DOMA trials Golinski

By Jacob Combs

H/t to Kathleen for posting this in Quick Hits

Over on her blog Hunter of Justice, Georgetown law professor Nan Hunter has an analysis of the Department of Justice’s unexpected move last week asking the Supreme Court to take up the California DOMA case Golinski v. OPM before any decision is made at the appellate court level.  The administration also recently filed for Supreme Court review of the consolidated Massachusetts DOMA case, in which the First Circuit unanimously declared the law unconstitutional.

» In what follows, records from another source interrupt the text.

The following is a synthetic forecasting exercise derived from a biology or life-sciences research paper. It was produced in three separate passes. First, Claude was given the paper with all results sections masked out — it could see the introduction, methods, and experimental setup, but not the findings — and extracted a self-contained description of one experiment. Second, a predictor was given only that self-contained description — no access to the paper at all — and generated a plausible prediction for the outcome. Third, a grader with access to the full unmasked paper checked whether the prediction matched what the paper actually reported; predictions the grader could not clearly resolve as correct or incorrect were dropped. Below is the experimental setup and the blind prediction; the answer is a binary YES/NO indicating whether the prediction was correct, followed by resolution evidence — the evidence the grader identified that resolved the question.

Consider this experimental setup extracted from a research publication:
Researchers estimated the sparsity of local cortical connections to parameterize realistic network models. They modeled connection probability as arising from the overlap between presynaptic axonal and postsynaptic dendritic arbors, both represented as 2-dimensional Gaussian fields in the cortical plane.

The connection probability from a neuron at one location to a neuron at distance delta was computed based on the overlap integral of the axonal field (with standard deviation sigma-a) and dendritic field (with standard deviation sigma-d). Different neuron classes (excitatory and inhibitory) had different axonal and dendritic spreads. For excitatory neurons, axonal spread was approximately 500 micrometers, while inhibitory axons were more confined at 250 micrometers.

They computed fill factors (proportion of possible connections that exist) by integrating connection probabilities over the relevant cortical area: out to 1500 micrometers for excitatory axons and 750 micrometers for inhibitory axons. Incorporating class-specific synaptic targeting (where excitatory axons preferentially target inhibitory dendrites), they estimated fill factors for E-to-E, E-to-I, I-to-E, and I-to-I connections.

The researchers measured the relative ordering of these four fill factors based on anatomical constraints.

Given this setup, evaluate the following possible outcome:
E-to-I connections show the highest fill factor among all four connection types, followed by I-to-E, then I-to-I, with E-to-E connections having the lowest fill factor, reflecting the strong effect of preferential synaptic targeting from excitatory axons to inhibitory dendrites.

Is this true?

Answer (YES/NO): NO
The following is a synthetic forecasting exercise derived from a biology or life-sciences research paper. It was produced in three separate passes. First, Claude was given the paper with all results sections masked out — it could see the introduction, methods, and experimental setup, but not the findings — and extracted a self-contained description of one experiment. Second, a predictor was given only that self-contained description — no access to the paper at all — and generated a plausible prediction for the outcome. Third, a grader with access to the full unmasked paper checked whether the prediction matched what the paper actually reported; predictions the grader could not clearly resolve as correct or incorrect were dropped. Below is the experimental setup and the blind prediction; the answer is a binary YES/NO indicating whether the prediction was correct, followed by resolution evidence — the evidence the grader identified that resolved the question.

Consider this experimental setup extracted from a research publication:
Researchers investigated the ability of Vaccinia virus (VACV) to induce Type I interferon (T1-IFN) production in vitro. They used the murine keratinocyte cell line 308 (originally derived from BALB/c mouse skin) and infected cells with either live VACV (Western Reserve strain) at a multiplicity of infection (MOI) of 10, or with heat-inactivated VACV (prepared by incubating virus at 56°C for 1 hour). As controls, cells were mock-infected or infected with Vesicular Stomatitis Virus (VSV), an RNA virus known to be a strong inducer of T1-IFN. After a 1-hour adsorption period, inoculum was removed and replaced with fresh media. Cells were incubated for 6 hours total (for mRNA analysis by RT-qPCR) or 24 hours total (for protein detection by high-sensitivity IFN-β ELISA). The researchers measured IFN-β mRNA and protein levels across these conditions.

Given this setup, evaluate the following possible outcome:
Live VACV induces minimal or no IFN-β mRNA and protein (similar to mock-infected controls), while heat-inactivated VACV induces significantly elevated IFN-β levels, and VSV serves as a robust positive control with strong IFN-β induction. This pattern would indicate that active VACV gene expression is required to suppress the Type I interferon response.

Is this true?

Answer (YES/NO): YES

In the briefing requesting certiorari in Golinski, the Justice Department wrote that the case addresses matters ”of exceptional public importance and call for definitive and timely resolution.”  But Hunter, reading between the lines, thinks there is another reason the Justice Department would like to see Golinski taken up by the Supreme Court either concurrently or in a consolidated case with the Massachusetts proceeding: the possibility that Justice Kagan would recuse herself from any DOMA decision in the Massachusetts case.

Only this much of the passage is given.